My first step is eliminating straws. They’re stupid and pointless; I don’t care if they give you more of a buzz or you’re scared your face will fall off from using a restaurant’s glass. I work as a dishwasher and rest assured, I put my heart and soul into every piece put in the bus buckets. I fail to notice the necessity, unless (as I’ve been informed is sometimes the case) we’re talking about crazy straws being used to correct speech problems. I’m all about them in that context, and they’re reusable anyway. Until we can come to terms in living without the comfort of straws, we are hopeless.

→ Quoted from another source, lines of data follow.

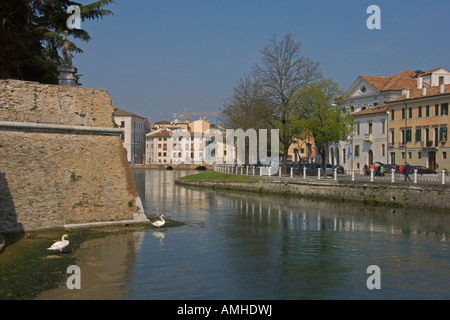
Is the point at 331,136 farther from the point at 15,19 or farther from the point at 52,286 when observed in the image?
the point at 52,286

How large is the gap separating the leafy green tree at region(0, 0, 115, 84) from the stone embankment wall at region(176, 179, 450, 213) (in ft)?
63.3

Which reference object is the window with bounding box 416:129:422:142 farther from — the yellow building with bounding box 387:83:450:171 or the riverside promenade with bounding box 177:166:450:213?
the riverside promenade with bounding box 177:166:450:213

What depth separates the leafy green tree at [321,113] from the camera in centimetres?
4088

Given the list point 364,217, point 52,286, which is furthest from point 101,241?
point 364,217

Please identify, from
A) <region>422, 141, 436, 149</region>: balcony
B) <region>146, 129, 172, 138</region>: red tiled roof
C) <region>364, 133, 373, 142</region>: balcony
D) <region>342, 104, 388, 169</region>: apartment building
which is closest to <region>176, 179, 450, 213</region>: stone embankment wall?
<region>422, 141, 436, 149</region>: balcony

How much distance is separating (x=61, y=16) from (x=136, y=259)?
61.2 feet

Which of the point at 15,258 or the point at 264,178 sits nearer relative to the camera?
the point at 15,258

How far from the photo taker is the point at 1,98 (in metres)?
17.5

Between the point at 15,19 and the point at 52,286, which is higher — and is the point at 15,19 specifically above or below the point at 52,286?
above

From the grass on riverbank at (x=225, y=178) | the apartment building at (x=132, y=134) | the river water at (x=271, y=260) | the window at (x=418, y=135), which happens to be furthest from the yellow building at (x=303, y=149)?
the apartment building at (x=132, y=134)

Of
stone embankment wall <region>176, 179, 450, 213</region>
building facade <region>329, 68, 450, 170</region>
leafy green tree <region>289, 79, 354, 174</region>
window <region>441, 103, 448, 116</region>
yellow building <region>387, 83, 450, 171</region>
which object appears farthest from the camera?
building facade <region>329, 68, 450, 170</region>

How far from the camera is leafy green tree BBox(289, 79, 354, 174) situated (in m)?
40.9

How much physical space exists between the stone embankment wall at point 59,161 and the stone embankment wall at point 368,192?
17072 millimetres

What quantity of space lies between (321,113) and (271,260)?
91.8 ft
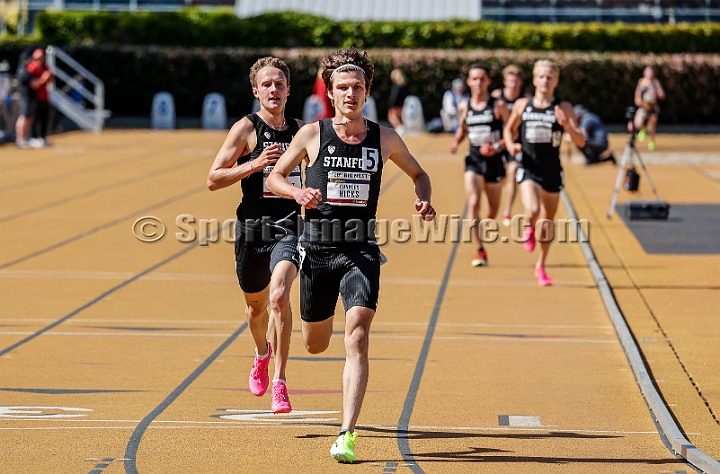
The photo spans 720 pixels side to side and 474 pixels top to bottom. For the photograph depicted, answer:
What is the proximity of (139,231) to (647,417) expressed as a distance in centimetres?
1005

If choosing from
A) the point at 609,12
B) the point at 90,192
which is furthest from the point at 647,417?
the point at 609,12

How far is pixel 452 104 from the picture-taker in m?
35.3

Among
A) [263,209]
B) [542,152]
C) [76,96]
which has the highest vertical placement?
[263,209]

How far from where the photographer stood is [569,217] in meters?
17.9

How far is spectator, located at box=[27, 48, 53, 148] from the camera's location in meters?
28.5

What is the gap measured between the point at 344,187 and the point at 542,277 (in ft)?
20.8

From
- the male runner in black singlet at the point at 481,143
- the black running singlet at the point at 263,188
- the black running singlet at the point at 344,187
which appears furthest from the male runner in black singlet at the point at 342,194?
the male runner in black singlet at the point at 481,143

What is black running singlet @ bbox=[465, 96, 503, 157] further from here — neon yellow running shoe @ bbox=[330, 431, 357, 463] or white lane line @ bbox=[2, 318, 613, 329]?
neon yellow running shoe @ bbox=[330, 431, 357, 463]

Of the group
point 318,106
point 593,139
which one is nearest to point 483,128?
point 593,139

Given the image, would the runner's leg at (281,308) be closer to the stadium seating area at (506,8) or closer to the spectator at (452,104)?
the spectator at (452,104)

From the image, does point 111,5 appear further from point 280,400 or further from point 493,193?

I’m not hoping for extreme change, but maybe just a little increased awareness from both individuals and institutions. Do we really need a receipt for everything when it’s just going in the garbage within a millisecond? Why continue buying water bottles when you can get it for free without wasting the plastic? There are some things I simply do not understand.

I’ll be honest though, I was at my first student senate meeting this week and it was kind of cool to hear that you can bring Tupperware or something to the Student Union food courts so they’ll fill those instead of Styrofoam and there are hopes to set some benefit for doing so.

I’m well aware that everyone’s just doing their thing, going through the motions, but it’s weird to think that an immensely wasteful lifestyle can be a content one. Fuck producing for a consumer culture and fuck packaging. They do nothing but further load the landfills. At this point I probably sound crazy…watch the video; you’ll understand.

If all else fails, I guess we’ll just have to grab our monkey wrenches and kill all over-consumers…not really though.